● Activity A
Answer these questions from the Paul Schulz biography, marking each answer to match:
(i) In what year did Schulz enter non-commissioned officers' school in Potsdam?
(ii) Who commanded the battalion in which Schulz fought in the Baltic States?
(iii) In what town did Schulz die?
● Activity B
Carry on the Paul Schulz biography, starting after its last sentence.

● Extracted text

Paul Schulz (5 February 1898 Stettin – 31 August 1963 Laichingen) was a German military officer and Nazi Party official perhaps best known as a leader of the Black Reichswehr in the 1920s.

Early years 

Schulz entered non-commissioned officers' school in Potsdam in 1912. Wounded several times in World War I, he was promoted to Leutnant in the spring of 1918 because of bravery and outstanding performance. After the end of the war Schulz joined the Freikorps. He took part in the fighting in the Baltic States in a battalion commanded by Bruno Ernst Buchrucker. He became Buchrucker's adjutant in the Reichswehr and was promoted to Oberleutnant. Because of their support for the Kapp Putsch in March 1920, Schulz and Buchrucker both were discharged from the army.

● Data for analysis
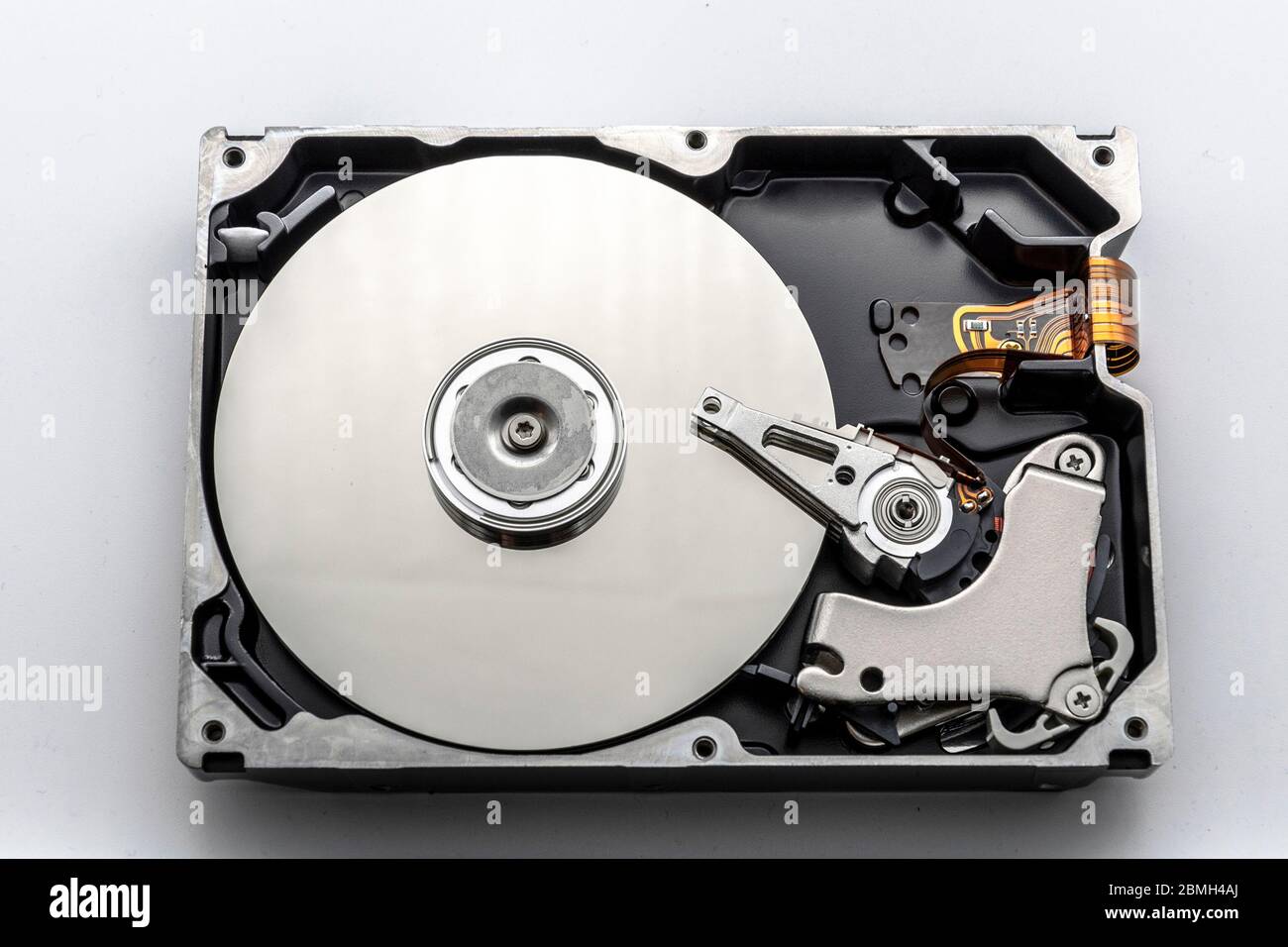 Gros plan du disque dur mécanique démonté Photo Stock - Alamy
--
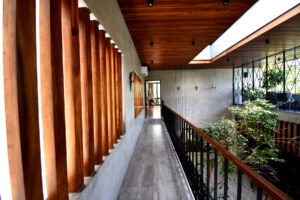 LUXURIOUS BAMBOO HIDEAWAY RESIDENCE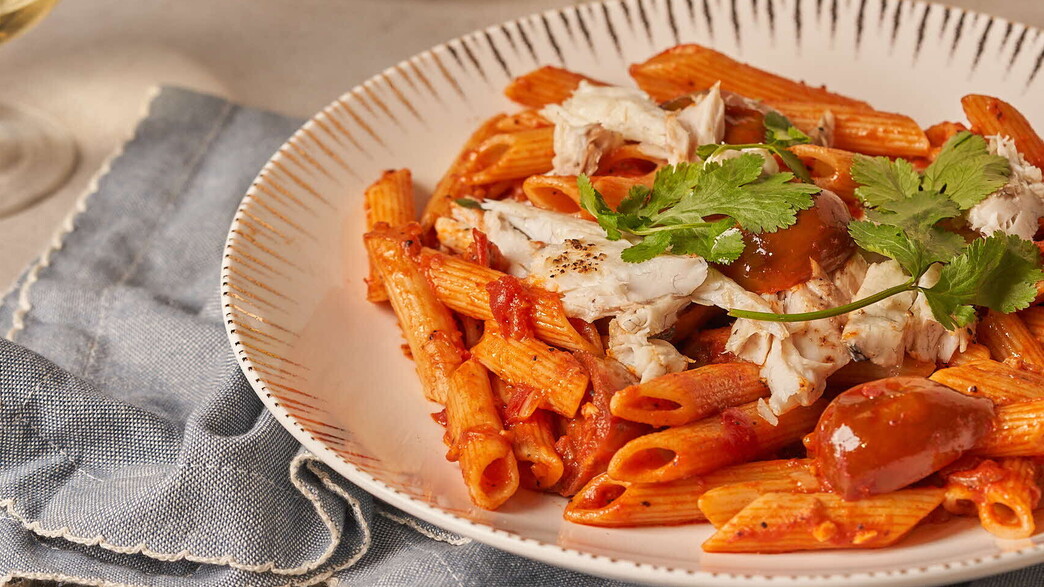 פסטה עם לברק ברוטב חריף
* * *
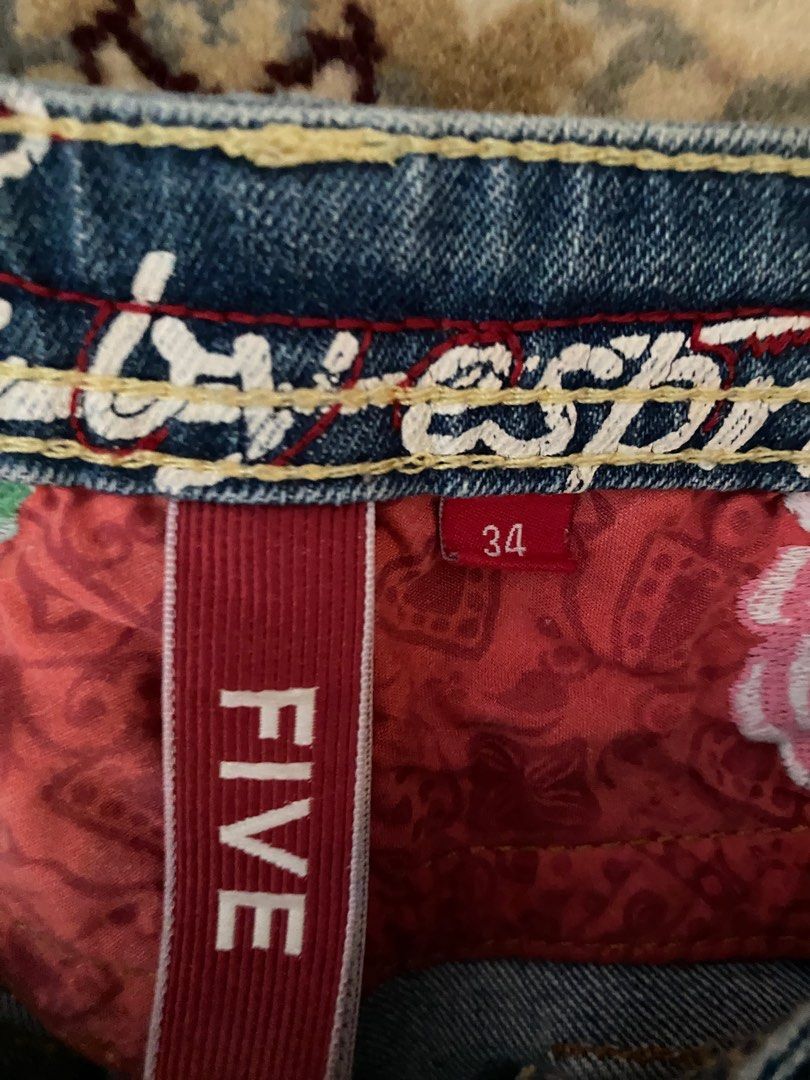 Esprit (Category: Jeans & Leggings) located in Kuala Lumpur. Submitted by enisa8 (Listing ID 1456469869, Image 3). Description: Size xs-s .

● Task result A
(i) 1912
(ii) Bruno Ernst Buchrucker
(iii) Laichingen

● Task result B
Black Reichswehr

Schulz was reinstated by the Ministry of the Reichswehr under private contract as part of the so-called Black Reichswehr. This was a paramilitary organization in the Weimar Republic that was used to provide additional manpower reserves for the Reichswehr, in violation of the Versailles Treaty. Schulz was commissioned to set up a work detachment in Küstrin. At the end of 1922, Schulz moved to the Wehrkreis (Military District) III in Berlin, where he set up other work groups for the Black Reichswehr. During the Küstrin Putsch on 1 October 1923, Schulz was arrested but ultimately not charged.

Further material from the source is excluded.